Non è reato il saluto romano “commemorativo”

Di Matteo Piccirillo -

Cass., Pen., Sez. I, 14 dicembre 2017 (dep. 20 febbraio 2018), n. 8108

La pronuncia in esame origina dal ricorso presentato dal Procuratore Generale della Repubblica presso la Corte d’Appello di Milano avverso una pronuncia assolutoria della Corte milanese in un procedimento per il reato di manifestazione fascista (art. 5 L. 20 giugno 1952, n. 645, c.d. legge Scelba). Nella specie gli imputati avevano partecipato ad un corteo commemorativo di un Consigliere Provinciale, militante di estrema destra, durante il quale avevano compiuto manifestazioni usuali del disciolto partito fascista, esponendo bandiere e striscioni con croci celtiche e facendo il saluto romano.
Secondo il ricorrente le condotte contestate integrerebbero il reato in quanto oggettivamente idonee a provocare consensi, dovendosi ritenere irrilevante l’assenza di episodi di violenza e di armi.

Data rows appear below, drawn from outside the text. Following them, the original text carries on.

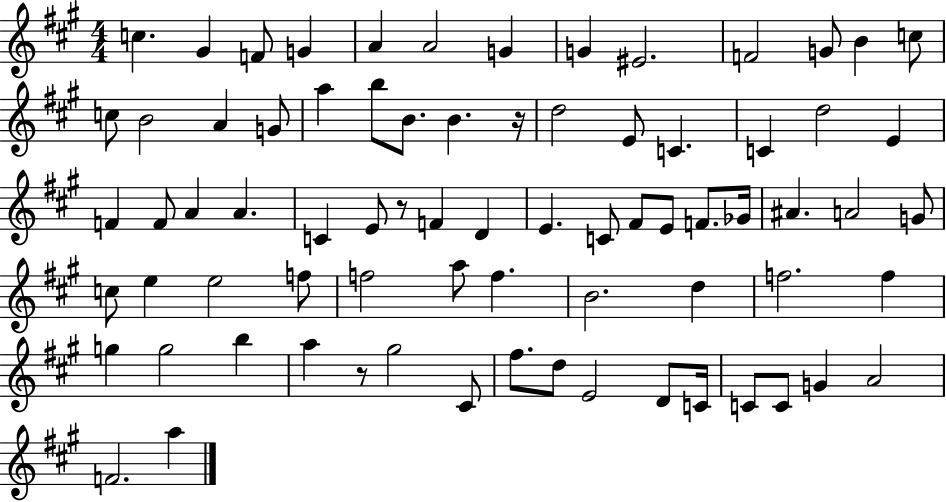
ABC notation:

X:1
T:Untitled
M:4/4
L:1/4
K:A
c ^G F/2 G A A2 G G ^E2 F2 G/2 B c/2 c/2 B2 A G/2 a b/2 B/2 B z/4 d2 E/2 C C d2 E F F/2 A A C E/2 z/2 F D E C/2 ^F/2 E/2 F/2 _G/4 ^A A2 G/2 c/2 e e2 f/2 f2 a/2 f B2 d f2 f g g2 b a z/2 ^g2 ^C/2 ^f/2 d/2 E2 D/2 C/4 C/2 C/2 G A2 F2 a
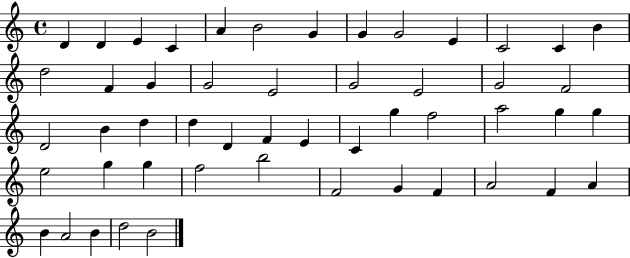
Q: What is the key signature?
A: C major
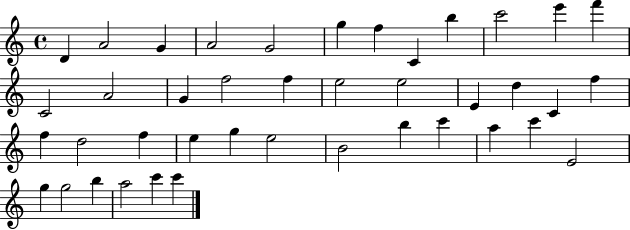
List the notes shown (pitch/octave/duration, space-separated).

D4/q A4/h G4/q A4/h G4/h G5/q F5/q C4/q B5/q C6/h E6/q F6/q C4/h A4/h G4/q F5/h F5/q E5/h E5/h E4/q D5/q C4/q F5/q F5/q D5/h F5/q E5/q G5/q E5/h B4/h B5/q C6/q A5/q C6/q E4/h G5/q G5/h B5/q A5/h C6/q C6/q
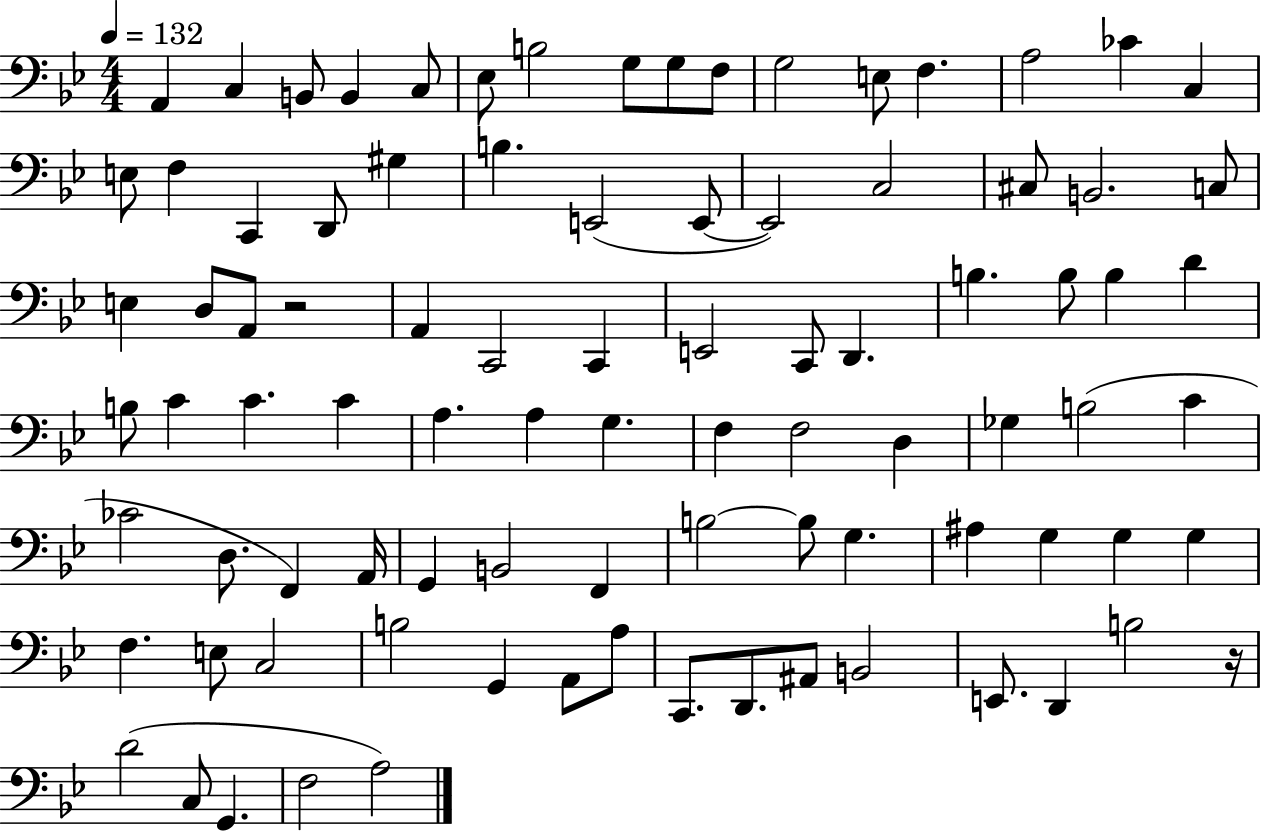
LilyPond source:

{
  \clef bass
  \numericTimeSignature
  \time 4/4
  \key bes \major
  \tempo 4 = 132
  a,4 c4 b,8 b,4 c8 | ees8 b2 g8 g8 f8 | g2 e8 f4. | a2 ces'4 c4 | \break e8 f4 c,4 d,8 gis4 | b4. e,2( e,8~~ | e,2) c2 | cis8 b,2. c8 | \break e4 d8 a,8 r2 | a,4 c,2 c,4 | e,2 c,8 d,4. | b4. b8 b4 d'4 | \break b8 c'4 c'4. c'4 | a4. a4 g4. | f4 f2 d4 | ges4 b2( c'4 | \break ces'2 d8. f,4) a,16 | g,4 b,2 f,4 | b2~~ b8 g4. | ais4 g4 g4 g4 | \break f4. e8 c2 | b2 g,4 a,8 a8 | c,8. d,8. ais,8 b,2 | e,8. d,4 b2 r16 | \break d'2( c8 g,4. | f2 a2) | \bar "|."
}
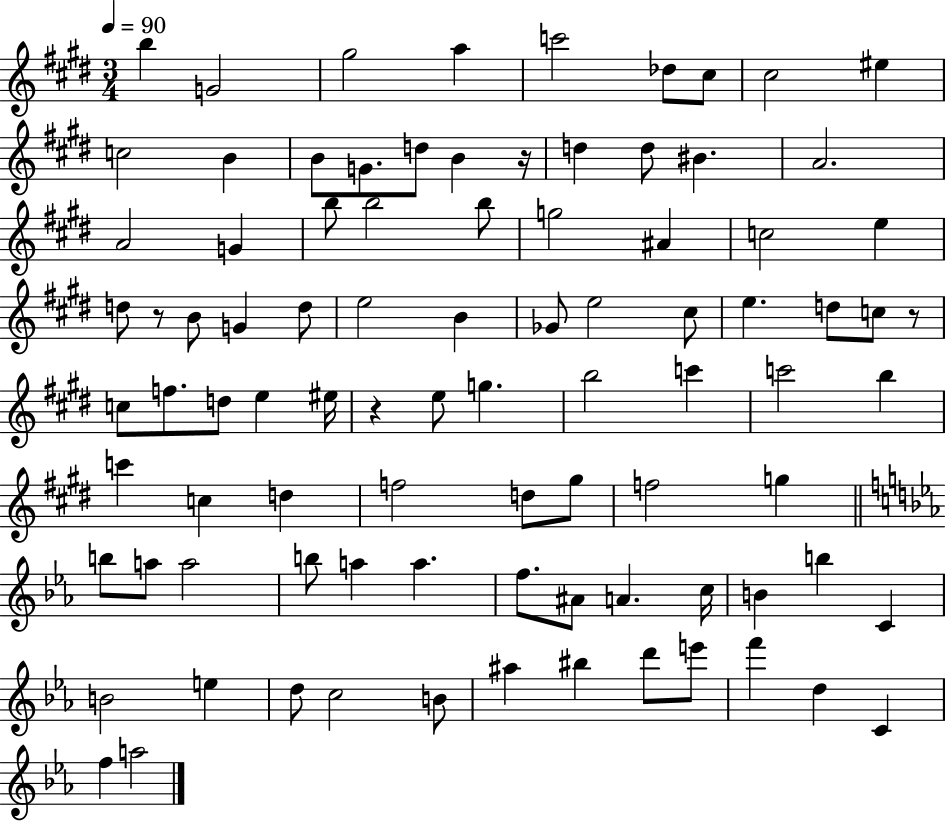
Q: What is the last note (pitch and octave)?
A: A5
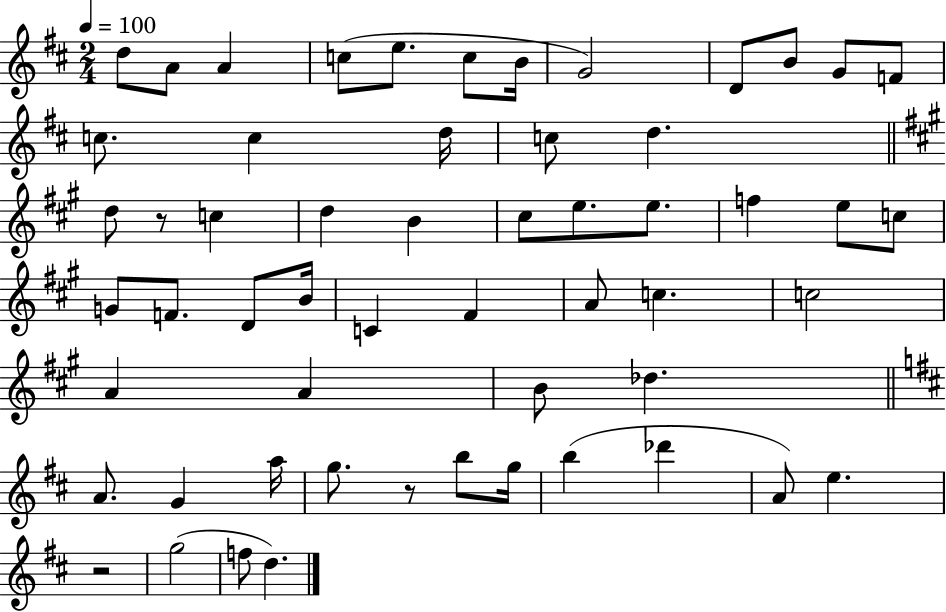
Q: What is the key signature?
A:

Peraltro egli richiama una sentenza della stessa sezione della Corte che aveva ravvisato gli estremi del reato in un contesto fattuale analogo, ossia durante una manifestazione commemorativa delle foibe (Cass., Pen., Sez. I, 25 marzo 2014, dep. 12 settembre 2014, n. 37577, Bonazza). In effetti nell’occasione la Corte aveva affermato che, ai fini del reato, non rilevano tanto i gesti e le grida in quanto tali, ma in quanto compiuti “in un particolare contesto, ossia durante una pubblica manifestazione in ricordo delle vittime delle foibe, il che costituisce condotta rispondente non solo al modello legale di riferimento ma alla stessa interpretazione adeguatrice testé ricordata. Il fatto che gli altri partecipanti alla manifestazione condividessero – come prospettato – l’ideologia fascista ed il ricorso agli atti simbolici nulla toglie alla pericolosità concreta della condotta, anzi ne rappresenta una conferma, trattandosi di comportamento idoneo a rafforzare una volontà di riorganizzazione tra più soggetti, né rileva il mancato compimento – durante la manifestazione – di atti di violenza che avrebbero dato luogo ad incriminazioni diverse ed ulteriori”.
La Suprema Corte ricorda che, alla luce degli interventi della Corte Costituzionale (Corte Cost. 6 dicembre 1958, n. 74 e 27 febbraio 1973, n. 15), la fattispecie non punisce ogni manifestazione tipica del disciolto partito fascista, ma solo quelle che comportino il pericolo di ricostituzione di organizzazioni fasciste in riferimento al momento e all’ambiente in cui sono compiute. Tra queste senza dubbio rientrano anche gesti e comportamenti, ma solo quali “possibili e concreti antecedenti causali di ciò che resta costituzionalmente proibito”. Ed infatti notoriamente la XII disposizione transitoria della Costituzione non vieta certo manifestazioni di pensiero, ma solo la ricostituzione del partito fascista sotto qualsiasi forma, mentre l’ideologia fascista in sé non può essere vietata perché libera manifestazione del pensiero costituzionalmente protetta.
La Cassazione ribadisce che il reato in questione si configura come reato di pericolo concreto e come tale richiede uno specifico accertamento da parte del giudicante. In questo caso sia il giudice di primo grado, sia la Corte d’Appello avevano escluso qualsiasi serio pericolo di ricostituzione del partito fascista, visto il carattere meramente commemorativo del corteo che si era svolto in silenzio, senza canti o inni evocativi e senza armi o episodi di violenza.
La Corte dunque fa proprie le conclusioni dei giudici di merito: “i giudici hanno ritenuto dirimente la natura commemorativa della manifestazione (..). A questo esclusivo fine erano dunque dirette le condotte in contestazione senza alcun intento restaurativo del regime fascista”.
Inoltre la sentenza sottolinea che la giurisprudenza di legittimità ha invece correttamente ritenuto sussistente il reato in altri casi, ossia quando, ad esempio, il saluto romano venga compiuto durante un comizio elettorale brandendo un arma, oppure quando venga compiuto nell’aula di udienza subito dopo la lettura di una sentenza e venga accompagnato da ripetute grida di appartenenza al disciolto partito fascista o nazista. Secondo la Corte ciò che distingue queste ipotesi dai fatti di causa è che nei secondi, a differenza che nei primi, manca del tutto l’intenzione di restaurare il partito fascista, di raccogliere adesioni e soprattutto manca la concreta idoneità dei comportamenti a tale scopo.